О соборе Антверпенской Богоматери см.: De Onze-Lieve-Vrouwekathedraal van Antwerpen / Ed. Stefaan Grieten, Joke Bungeneers. Vol. 3: Of Inventaris van het kunstpatrimonium van de provincie Antwerpen. Antwerp, 1995. P. 452–454.
[Закрыть]. В церкви отправляли обычные службы: хваление, заутреню, часы, вечерню. Антифоны, литании, поучения и респонсории гулким эхом отдавались под церковными сводами. Однако с особенным жаром, вероятно, произносились молитвы о спасении тех, кто не изменил прежней вере.
Бургграф Вильгельм Оранский полагал, что в городе вот-вот вспыхнут беспорядки. Он без обиняков сообщил это регенту Маргарите Пармской, когда она велела ему явиться на специально созванное собрание кавалеров нидерландского рыцарского ордена Золотого руна, присягнувшего на верность королю и императору. Принц предупредил, что если он покинет Антверпен, то не ручается за общественный порядок. «Вздор, – ответила герцогиня Пармская. – В городе все спокойно. Мы признательны вам. Приезжайте. Вы нужны нам, чтобы внушить собратьям по ордену, сколь пагубный путь неповиновения и мятежа они избрали. Приезжайте, не медлите!»
Вильгельм покорился. 19 августа, в тот самый день, когда он выехал из городских ворот, ватага юнцов, подмастерьев и учеников латинских школ, с шумом ворвалась в собор, где стояла за защитным ограждением «Мейкен», и стала выкрикивать оскорбления, обращаясь к статуе. В восторге от собственной дерзости, подстрекаемый одобрительными криками и смехом зевак, заводила взобрался на церковную кафедру и стал издевательски пародировать служение обедни, пока какой-то моряк, вне себя от гнева, не схватился с этим юнцом в драке и не сбросил его на пол. В церковном нефе разгорелось побоище между разъяренными толпами протестантов и столь же возмущенными католиками; беспорядки выплеснулись на улицу. Известия о потасовке быстро распространились по трактирам, оттуда по «проповедническим полям» за городские стены, и все утвердились во мнении, что с отъездом принца Антверпен действительно стал открытым городом.

ВЫДЕРЖКА ИЗ ЗАПИСЕЙ:
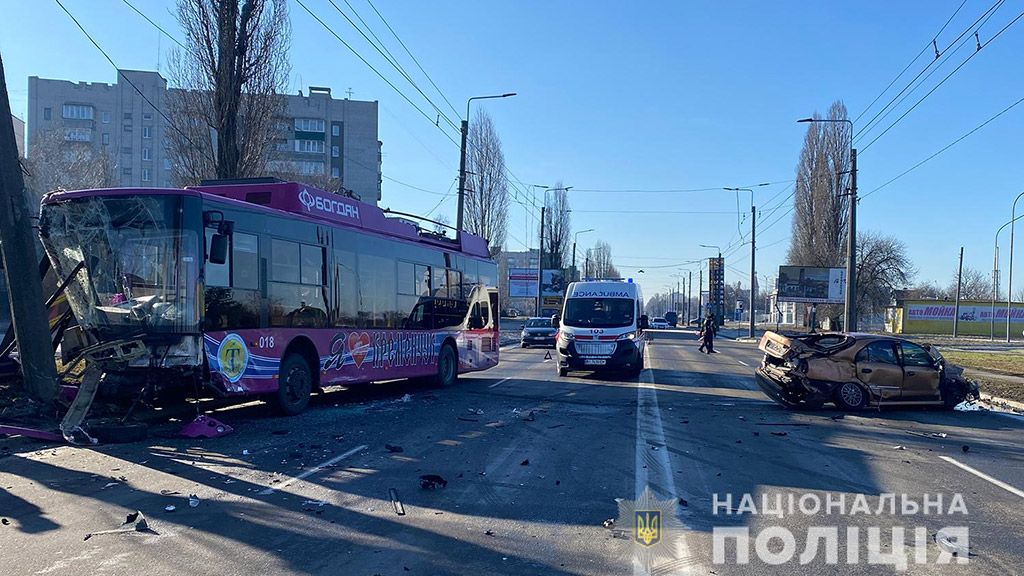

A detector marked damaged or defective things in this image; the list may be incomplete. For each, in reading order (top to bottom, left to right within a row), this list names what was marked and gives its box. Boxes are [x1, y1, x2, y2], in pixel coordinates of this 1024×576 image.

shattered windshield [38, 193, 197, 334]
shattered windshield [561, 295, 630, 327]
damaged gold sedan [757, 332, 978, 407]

---

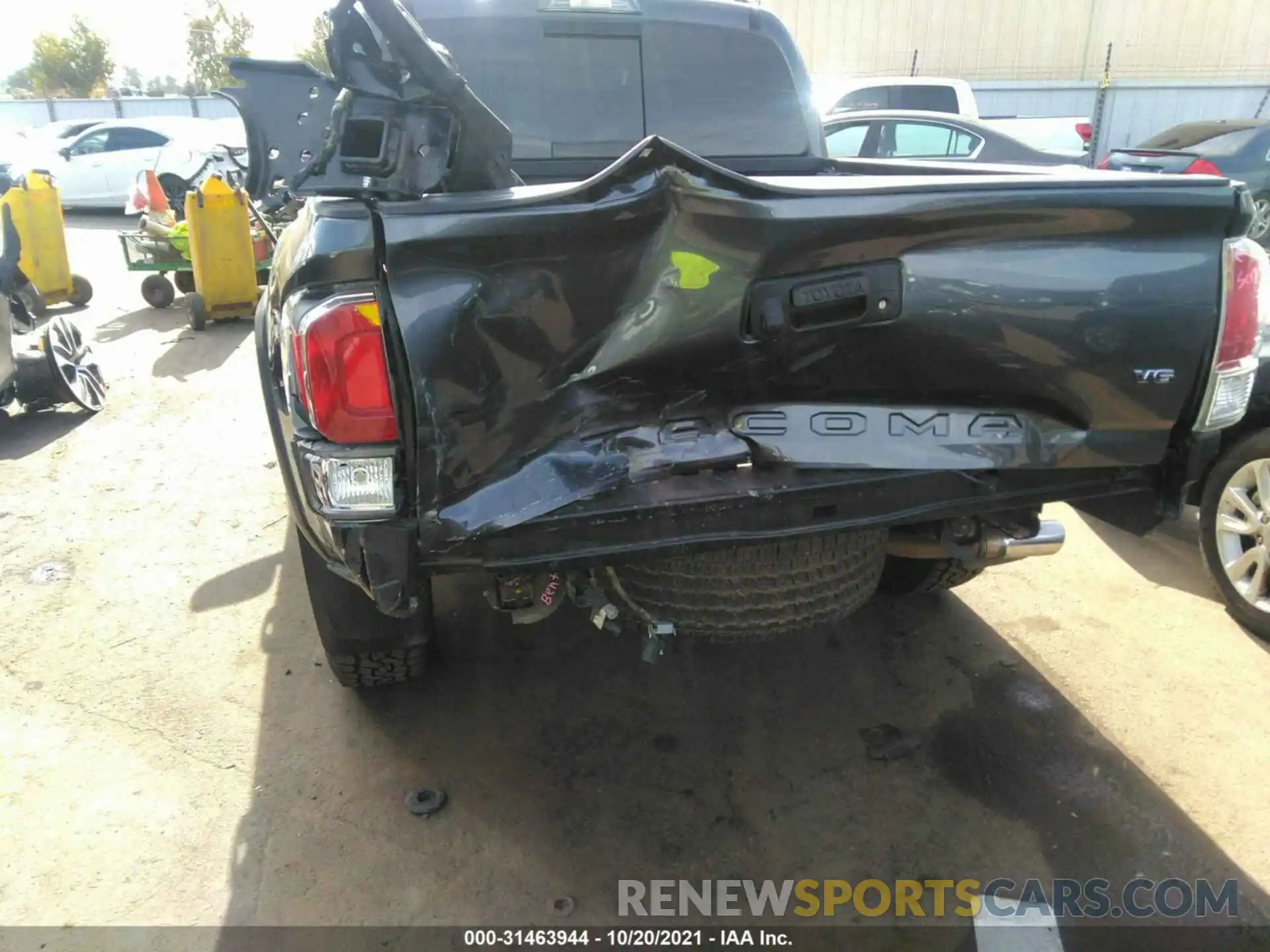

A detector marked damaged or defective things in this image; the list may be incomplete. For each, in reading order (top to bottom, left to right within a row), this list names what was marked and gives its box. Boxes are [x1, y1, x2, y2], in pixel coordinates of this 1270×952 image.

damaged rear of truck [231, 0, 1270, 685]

ЗАДАНИЕ: Продолжите текст о беспорядках в Антверпене после его последнего предложения.

ОТВЕТ НА ЗАДАНИЕ:
На следующий день, 20 августа, огромная толпа, поющая осанну Господу, собралась после вечерни у дверей собора. Она была вооружена деревянными молотками-киянками, большими ножницами, ножами и тяжелыми кузнечными молотами, прихваченными из мастерских. Рабочие портов и верфей запаслись кошками, тросовыми талрепами и веревками, словно собирались брать на абордаж вражеское судно. Испуганные масштабами этого сборища, Рубенс и его коллеги хотели было позвать на помощь городскую стражу, но ряды ее сильно поредели, после того как многие стражники переметнулись на сторону иконоборцев. Неловкие попытки разоружить наиболее агрессивных протестантов в быстро растущей толпе переросли в стычки и могли окончиться кровопролитием, если бы стража по чьему-то мудрому совету не отказалась от мысли навести порядок. Церковь осталась незащищенной. Капитул и певчие бежали из своих жилищ. После того как толпа взломала запертые на засов и забранные решеткой ворота и заполонила церковный неф, Герман Модед, прежде именовавшийся Германом Стрейкером, но пожелавший называться на древнееврейский манер, взошел на кафедру и вновь стал убеждать свою паству очистить храм от греховных идолов и пустых кукол, что насадил там сатана, дабы искушать взор нетвердых в вере и обречь души их вечному проклятию. «Низвергните же нечестивые образы! – возгласил он. – Обрушьте их наземь! Пронзите сердце блудницы вавилонской! Осанна!»
Паства вняла его призывам и действительно стала разбивать изваяния. А так как удары она наносила не согражданам, а безответным каменным и деревянным статуям, стеклянным витражам и вышитым одеяниям, ничто не сдерживало ее рвения и не умеряло ее пыл. По этой причине все, что делало католическую Фландрию невыразимо прекрасной, было обречено гибели. Разве не настаивал сам Кальвин на том, что величие Господа невидимо и все, что тщится изобразить дела Его, а также Христа и апостолов, есть гордыня и святотатство? Разве не предостерегает христиан Гейдельбергский катехизис от дерзостных попыток стать мудрее Господа, а Господь желал, чтобы Евангелие постигали через Живое Слово, а не посредством деревянных раскрашенных идолов?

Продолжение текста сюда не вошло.